But Commissioner Gary V. Hodge also said officials are considering a proposal to reduce the size of the development district by 40 percent to 50 percent, channeling more growth to the Waldorf area.
The highway would still be needed, he said, not to ease commuting to Washington but to link the rural, poorer part of the county with jobs along U.S. 301.
"We need to have a more efficient, environmentally sensitive way of crossing the county," he said, "with a road that's deliberately engineered and designed to protect the environment."
Activists say the creek and its watershed are too valuable to take a chance.
"It's not a good place to push your growth," said Bonnie Bick, a leader of the Southern Maryland group of the Sierra Club. On a walk through woods to the creek, she pointed out spring beauties poking their tiny white flowers from the awakening soil and shadbush blooming along the shore.
It was too early to see the potato dandelion, a rare plant that looks like but is not related to the common yard weed. More abundant in the Southeast, the plant is classified as endangered in Maryland. Some were spotted on a farm in the highway's path last spring.
Bick recalled that the highway was planned decades ago in part to serve then-planned development of Chapman's Forest, a 2,000-acre tract along the Potomac. In the 1990s, she and others convinced the state to buy the land and preserve it. The highway, Bick said, needs to be re-evaluated and growth redirected to areas like Waldorf.
Fishermen canvassed along the creek on a recent weekday tended to agree.

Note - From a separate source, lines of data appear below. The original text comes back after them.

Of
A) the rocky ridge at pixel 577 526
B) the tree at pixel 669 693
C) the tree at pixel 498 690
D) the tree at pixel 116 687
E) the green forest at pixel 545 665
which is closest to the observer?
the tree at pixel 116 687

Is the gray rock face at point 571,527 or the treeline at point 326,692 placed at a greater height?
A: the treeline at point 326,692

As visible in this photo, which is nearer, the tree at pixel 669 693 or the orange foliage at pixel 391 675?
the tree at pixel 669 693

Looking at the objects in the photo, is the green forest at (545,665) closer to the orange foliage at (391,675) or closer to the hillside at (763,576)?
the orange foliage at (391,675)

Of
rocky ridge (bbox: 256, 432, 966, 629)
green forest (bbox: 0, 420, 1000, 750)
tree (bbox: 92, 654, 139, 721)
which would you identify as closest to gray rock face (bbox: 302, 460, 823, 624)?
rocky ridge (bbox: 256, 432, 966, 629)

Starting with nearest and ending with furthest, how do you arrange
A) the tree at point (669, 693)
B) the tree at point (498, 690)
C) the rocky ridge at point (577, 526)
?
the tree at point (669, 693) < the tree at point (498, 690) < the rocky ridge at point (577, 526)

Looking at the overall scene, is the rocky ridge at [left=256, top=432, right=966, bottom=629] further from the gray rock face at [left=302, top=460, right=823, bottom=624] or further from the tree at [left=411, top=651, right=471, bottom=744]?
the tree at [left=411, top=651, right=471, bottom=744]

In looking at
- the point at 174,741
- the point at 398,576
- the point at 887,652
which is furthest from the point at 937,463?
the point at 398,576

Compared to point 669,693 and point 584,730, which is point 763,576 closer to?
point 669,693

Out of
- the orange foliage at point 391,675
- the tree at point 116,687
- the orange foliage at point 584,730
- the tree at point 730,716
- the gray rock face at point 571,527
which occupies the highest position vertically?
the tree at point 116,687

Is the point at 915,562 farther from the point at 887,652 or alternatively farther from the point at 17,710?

"There's just too much development going on right now, way too much, and it's destroying recreational opportunities for people," said Everett Boston of Morningside.
He was fishing from the dock at Smallwood State Park, near where the creek joins the Potomac. Bass boats came and went regularly, as fishermen prepared for a weekend tournament.
"It's a beautiful waterway, a fabulous fishery," said Andy Andrzejewski, a fishing guide from La Plata who had just returned to shore. "You can see bass spawning ... in the grass." The creek, with its lush underwater grass beds, teems with large mouth bass.
"Mattawoman Creek is probably the best bass fishery on the entire East Coast," said Scott Sewell, conservation director for the Maryland Bass Federation.